You wouldn’t happen to have proof that it worked well in Chicago? From what I’ve read it didn’t turn out too well for the “community”

Oh you meant it worked very very well for the “organizers” Got it.

Ditkaca on March 25, 2011 at 1:28 PM

Ok I’m all for impeachment, and as soon as possible! Who was it that has to do it: The military, or the House/Senate? Can Joe Schmoe apply? If someone in the military does, then THEY will be accused of treason/dereliction of duty!

ProudPalinFan on March 25, 2011 at 1:33 PM

Hearts and minds being won in Muslim world

Chuck Schick on March 25, 2011 at 1:39 PM

“You can’t fight in here. This is the war room!”

I can’t wait for the sequel, “Dr. Kickass or How I learned to start worrying again and hate Progressives.”

reaganaut on March 25, 2011 at 2:04 PM

OOOOOOOOOKAAAAY !

Top headline on Drudge:
CANADA TAKES CHARGE ON LIBYA !

Minor headline :
CANADA GOVERNMENT FALLS IN VOTE OF NO CONFIDENCE !

What a wonderful world !!
Beuhler ???

pambi on March 25, 2011 at 3:08 PM

Why NATO? Which member of NATO did Libya attack?
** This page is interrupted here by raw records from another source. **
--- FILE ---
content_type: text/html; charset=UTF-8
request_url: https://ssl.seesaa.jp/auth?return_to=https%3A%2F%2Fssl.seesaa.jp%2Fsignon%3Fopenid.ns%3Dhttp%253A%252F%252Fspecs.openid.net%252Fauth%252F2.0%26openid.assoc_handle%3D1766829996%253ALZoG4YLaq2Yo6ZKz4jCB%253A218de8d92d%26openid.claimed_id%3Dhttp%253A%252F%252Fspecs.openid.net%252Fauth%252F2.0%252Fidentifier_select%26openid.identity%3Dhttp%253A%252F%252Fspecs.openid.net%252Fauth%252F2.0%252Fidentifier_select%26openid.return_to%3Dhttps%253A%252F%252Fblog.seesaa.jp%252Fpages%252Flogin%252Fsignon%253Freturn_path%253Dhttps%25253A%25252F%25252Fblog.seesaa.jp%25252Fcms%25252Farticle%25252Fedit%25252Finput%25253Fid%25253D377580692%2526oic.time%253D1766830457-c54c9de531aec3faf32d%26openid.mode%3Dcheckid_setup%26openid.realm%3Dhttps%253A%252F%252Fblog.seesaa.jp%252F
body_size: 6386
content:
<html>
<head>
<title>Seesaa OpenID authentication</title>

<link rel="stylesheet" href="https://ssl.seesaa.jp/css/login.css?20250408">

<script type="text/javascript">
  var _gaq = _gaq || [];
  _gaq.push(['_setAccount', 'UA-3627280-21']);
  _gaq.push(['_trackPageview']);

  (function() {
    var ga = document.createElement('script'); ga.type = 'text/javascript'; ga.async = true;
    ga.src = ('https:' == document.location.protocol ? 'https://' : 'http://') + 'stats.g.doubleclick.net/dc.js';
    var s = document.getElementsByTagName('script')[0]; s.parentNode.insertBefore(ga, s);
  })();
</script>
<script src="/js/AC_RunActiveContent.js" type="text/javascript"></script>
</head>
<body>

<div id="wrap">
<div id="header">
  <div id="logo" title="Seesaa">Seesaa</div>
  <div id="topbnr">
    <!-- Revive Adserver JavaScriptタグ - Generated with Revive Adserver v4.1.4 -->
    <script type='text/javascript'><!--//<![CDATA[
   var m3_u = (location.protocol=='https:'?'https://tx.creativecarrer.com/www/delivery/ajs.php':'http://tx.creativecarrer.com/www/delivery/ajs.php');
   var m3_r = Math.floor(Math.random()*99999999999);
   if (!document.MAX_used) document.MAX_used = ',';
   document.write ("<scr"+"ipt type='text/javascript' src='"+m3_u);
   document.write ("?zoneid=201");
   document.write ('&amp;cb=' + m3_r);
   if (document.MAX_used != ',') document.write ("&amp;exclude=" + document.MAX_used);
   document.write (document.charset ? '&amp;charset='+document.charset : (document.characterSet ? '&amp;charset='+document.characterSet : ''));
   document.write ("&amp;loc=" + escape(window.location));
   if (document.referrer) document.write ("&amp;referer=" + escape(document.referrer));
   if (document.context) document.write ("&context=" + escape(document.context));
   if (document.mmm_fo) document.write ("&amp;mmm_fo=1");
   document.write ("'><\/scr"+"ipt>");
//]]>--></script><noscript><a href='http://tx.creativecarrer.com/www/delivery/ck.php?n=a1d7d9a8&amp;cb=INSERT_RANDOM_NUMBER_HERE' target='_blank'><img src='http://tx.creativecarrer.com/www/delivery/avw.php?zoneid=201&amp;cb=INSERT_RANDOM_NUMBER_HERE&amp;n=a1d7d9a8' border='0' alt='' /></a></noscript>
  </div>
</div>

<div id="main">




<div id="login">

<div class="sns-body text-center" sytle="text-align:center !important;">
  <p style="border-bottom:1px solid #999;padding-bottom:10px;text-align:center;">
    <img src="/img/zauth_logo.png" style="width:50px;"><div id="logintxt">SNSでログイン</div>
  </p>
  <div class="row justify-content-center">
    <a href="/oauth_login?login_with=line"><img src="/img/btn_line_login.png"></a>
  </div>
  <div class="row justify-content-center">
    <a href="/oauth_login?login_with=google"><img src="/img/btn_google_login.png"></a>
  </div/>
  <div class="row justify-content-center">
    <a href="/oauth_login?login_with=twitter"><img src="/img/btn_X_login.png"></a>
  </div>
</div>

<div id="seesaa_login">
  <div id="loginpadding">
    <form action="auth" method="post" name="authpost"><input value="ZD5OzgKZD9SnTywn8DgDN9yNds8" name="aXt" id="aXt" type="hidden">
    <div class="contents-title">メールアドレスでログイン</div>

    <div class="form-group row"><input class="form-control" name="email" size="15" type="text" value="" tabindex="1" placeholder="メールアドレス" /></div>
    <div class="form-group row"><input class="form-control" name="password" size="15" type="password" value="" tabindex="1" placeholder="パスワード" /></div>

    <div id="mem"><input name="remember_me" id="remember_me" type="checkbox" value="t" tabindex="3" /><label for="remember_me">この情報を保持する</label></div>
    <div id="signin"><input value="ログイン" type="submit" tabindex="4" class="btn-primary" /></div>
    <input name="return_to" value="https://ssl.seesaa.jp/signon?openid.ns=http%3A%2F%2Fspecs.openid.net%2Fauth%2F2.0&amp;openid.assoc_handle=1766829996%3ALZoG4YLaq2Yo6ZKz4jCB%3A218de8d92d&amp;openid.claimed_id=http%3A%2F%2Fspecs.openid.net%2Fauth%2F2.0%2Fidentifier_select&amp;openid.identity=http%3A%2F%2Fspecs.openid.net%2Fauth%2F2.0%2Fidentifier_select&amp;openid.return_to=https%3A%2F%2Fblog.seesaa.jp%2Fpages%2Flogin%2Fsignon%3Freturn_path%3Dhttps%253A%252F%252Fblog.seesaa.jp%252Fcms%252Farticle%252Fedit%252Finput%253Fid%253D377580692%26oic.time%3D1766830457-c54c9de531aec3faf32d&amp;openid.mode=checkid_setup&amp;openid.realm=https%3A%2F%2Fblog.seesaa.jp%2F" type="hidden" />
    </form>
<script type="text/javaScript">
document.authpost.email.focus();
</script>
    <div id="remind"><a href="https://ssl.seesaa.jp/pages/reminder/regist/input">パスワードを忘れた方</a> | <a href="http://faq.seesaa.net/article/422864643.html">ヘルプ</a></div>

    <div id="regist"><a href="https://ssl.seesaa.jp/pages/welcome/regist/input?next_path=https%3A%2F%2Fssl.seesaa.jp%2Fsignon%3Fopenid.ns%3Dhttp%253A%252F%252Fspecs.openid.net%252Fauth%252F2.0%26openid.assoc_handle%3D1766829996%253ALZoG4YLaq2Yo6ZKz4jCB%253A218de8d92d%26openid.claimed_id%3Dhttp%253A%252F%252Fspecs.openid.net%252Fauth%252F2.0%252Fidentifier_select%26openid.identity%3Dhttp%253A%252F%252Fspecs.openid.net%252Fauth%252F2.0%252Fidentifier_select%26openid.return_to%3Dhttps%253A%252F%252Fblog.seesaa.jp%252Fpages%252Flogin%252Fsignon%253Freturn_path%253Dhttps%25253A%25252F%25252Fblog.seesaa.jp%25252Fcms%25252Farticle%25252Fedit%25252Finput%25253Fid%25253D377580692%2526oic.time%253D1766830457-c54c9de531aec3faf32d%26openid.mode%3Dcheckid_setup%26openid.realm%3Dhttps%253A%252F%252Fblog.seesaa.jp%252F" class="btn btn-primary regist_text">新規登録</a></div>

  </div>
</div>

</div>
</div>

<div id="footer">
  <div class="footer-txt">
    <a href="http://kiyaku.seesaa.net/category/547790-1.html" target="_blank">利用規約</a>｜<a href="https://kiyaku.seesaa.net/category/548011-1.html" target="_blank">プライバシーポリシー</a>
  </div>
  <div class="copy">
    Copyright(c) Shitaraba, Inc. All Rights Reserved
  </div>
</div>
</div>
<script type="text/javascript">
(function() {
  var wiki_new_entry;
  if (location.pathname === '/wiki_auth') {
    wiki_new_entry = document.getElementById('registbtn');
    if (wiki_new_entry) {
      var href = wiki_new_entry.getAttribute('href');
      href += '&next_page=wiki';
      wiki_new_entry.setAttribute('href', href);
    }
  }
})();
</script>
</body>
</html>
Shouldn’t this be a UN issue?

Alden Pyle on March 25, 2011 at 3:17 PM

The New York Times reports today that the committee is off to just the start one might imagine, with no one quite sure what the objectives, policies, or even players in the conflict might be:

HOLY S**T! My local school board is running the Foreign Policy apparatus of the government.
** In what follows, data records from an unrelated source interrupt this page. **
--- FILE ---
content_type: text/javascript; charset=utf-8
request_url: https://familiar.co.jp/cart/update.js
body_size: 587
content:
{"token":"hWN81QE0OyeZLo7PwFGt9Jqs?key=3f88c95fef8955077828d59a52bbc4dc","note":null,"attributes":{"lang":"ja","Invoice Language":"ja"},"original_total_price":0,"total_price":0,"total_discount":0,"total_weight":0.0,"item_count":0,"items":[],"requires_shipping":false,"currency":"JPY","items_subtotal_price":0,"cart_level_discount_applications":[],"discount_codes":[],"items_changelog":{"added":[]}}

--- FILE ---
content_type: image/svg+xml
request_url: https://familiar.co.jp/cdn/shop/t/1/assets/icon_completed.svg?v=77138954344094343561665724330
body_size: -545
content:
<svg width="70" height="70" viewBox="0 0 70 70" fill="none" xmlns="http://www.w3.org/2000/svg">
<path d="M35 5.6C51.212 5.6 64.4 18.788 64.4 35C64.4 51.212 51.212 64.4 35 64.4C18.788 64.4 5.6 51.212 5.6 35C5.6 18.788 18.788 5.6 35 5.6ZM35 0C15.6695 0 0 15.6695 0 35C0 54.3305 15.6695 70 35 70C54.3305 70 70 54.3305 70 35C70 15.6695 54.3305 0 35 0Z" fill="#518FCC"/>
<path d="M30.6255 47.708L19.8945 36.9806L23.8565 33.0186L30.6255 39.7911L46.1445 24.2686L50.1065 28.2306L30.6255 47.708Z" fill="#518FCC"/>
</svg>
Maybe they will put Mo in time out.

percysunshine on March 25, 2011 at 3:23 PM

It just struck me. In the unlikely event that Mr.Gaddafi gives up, could it be said that he had thrown in the towel?

Mason on March 25, 2011 at 3:35 PM

Canada takes lead in Libya

Canada government defeated in non-confidence vote

What a cluster fark.

WoosterOh on March 25, 2011 at 3:38 PM

Among other things, it dilutes Obama’s accountability for the results. This may well be Obama’s strongest innermost desire, of course. He clearly has no stomach for his duties as commander-in-chief, and in handing over to NATO is voting “present” once again.

That’s all you need to know. As for Brazil’s siding with China in denouncing the action on Libya, they got our billions to apply toward oil drilling. As soon as the “useful idiot” departed, why stick up for him?

tpitman on March 25, 2011 at 5:01 PM

Oh give this committee of clowns a break….

If you want to have them clarify what they are up to, simple, lock the door with a couple cases of fine whiskey, beer and French wine, with some cheese and crackers and they’ll sort it out just in time for the final action.